Below, someone screamed, and the camera behind me whirred to life. He took my hand and pulled me upstairs. He took the steps two at a time, not as if he were rushing but as if the steps were simply too small for him, and I kept up. I didn’t know how, and I didn’t know why, because he hadn’t told me where we were going. But hand in hand, step for step, in a pine-scented breeze, I made it to the top landing.

“We don’t have time,” he said without breaking his pace. “There are no cameras here, so we could get out. Paulie’s here. The place is crawling with his family, but it looks like Donna Maria found me.”

Antonio turned back to me as he shouldered the door, checking on me. Admiring. Connecting. Yanking that spiritual tether between us.

Before the door clacked open, I noticed the floor and walls shaking in a consistent rhythm. Not an earthquake.

He yanked me forward, pushing the door all the way open and drawing me onto the roof where a helicopter waited. The pressure of the air almost slammed the door on me, but he held it. The rotors spun against the orange haze of the setting sun, and a man crawled out of the cabin to hand Antonio his headset.

“You got clearance to Montecito,” he shouted over the whip of the rotors. “Maintain at two thousand. Call in at squawk oh-three-five-one.”

“Got it.”

Antonio motioned to me and headed for the cockpit. I ran after him.

“Are you joking?” I tried to gather my whipping hair together and failed.

“Get in.”

“We can’t run away!” Even as I said it, I knew how ridiculous I sounded. Of course we were running away. “And you can’t fly this thing!”

“Yes, we can, and yes, I can.”

“You didn’t tell me you had a pilot’s license!” I yelled over the wind.

“I don’t. Now get in before I pick you up and belt you in like a child.”

I hesitated, and Antonio didn’t have time for that. He picked me up by the waist and tossed me into the helicopter. I dropped into the bucket seat just as he reached for the belt.
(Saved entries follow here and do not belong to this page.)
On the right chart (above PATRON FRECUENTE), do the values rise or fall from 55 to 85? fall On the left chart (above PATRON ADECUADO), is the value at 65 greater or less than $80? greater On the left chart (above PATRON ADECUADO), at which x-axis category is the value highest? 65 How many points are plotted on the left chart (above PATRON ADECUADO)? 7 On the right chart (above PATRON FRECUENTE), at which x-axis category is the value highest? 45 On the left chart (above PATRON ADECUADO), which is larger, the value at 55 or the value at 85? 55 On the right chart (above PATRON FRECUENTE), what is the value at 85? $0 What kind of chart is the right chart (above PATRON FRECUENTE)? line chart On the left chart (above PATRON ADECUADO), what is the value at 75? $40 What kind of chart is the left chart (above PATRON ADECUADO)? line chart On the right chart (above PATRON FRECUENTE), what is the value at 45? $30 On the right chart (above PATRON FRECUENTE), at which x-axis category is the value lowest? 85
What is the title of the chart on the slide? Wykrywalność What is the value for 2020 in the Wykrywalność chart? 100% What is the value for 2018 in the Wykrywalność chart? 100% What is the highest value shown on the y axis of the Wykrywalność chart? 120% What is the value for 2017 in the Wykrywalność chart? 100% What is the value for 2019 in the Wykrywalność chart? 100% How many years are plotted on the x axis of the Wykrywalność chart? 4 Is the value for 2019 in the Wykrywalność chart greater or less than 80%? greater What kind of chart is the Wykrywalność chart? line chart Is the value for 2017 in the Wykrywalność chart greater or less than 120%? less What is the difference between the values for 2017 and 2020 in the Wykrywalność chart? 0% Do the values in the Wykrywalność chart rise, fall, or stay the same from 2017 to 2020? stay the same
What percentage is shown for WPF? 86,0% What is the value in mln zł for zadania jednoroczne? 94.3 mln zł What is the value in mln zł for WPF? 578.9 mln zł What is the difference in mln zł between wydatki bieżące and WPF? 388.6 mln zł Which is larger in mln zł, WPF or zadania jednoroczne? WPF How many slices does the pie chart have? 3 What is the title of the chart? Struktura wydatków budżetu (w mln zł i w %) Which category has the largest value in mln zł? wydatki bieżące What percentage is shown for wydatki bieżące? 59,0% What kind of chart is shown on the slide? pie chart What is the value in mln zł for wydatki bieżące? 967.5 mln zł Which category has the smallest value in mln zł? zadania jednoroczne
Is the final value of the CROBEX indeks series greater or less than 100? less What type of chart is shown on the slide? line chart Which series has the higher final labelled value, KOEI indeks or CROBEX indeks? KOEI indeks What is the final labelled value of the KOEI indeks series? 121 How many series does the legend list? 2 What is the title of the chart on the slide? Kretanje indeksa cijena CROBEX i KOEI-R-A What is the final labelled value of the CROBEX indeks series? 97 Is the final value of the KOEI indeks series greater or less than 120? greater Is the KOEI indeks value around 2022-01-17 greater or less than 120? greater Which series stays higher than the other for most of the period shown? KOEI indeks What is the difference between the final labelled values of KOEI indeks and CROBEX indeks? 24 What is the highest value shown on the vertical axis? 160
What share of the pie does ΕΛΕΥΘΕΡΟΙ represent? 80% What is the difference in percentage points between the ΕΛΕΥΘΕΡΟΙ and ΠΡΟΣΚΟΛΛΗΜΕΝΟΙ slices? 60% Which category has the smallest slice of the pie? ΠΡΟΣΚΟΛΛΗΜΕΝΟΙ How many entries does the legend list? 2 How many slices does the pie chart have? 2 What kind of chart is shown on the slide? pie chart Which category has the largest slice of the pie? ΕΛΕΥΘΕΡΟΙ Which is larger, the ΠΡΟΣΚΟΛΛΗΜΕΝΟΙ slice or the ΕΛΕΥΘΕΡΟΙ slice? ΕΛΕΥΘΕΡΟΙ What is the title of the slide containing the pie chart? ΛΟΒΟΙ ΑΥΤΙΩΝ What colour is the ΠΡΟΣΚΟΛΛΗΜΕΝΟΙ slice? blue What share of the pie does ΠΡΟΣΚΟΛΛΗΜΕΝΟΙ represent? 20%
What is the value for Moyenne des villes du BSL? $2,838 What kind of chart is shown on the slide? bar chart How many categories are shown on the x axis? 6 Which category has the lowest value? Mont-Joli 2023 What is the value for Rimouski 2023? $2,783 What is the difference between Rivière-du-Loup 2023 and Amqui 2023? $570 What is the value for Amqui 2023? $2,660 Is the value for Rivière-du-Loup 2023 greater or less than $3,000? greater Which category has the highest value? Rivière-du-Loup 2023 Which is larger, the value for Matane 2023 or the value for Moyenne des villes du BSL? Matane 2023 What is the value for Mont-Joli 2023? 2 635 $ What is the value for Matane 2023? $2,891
“I have it.” I tugged the belt. “Just promise me you’ve done this before.”

“It’s the only way to get around Capri.”

He went around to the left side and slid in, buckled in, and put his headphones on as if he knew what he was doing. I put on mine. He reached over to my headset and snapped the broadcast function off.

“If you kill us, that’s fine,” I said. “Do not kill anyone else.”

He turned to me and raised an eyebrow before pulling the helicopter off the roof. The bottom dropped out of my gut, and I gripped the edge of my seat.

“I think the word in English is ‘ironic,’” he said once we were airborne. “You don’t want to kill anyone by accident?”

“You want to discuss this now?”

“Yes.”

I lost my train of thought when he swerved east and my stomach twisted.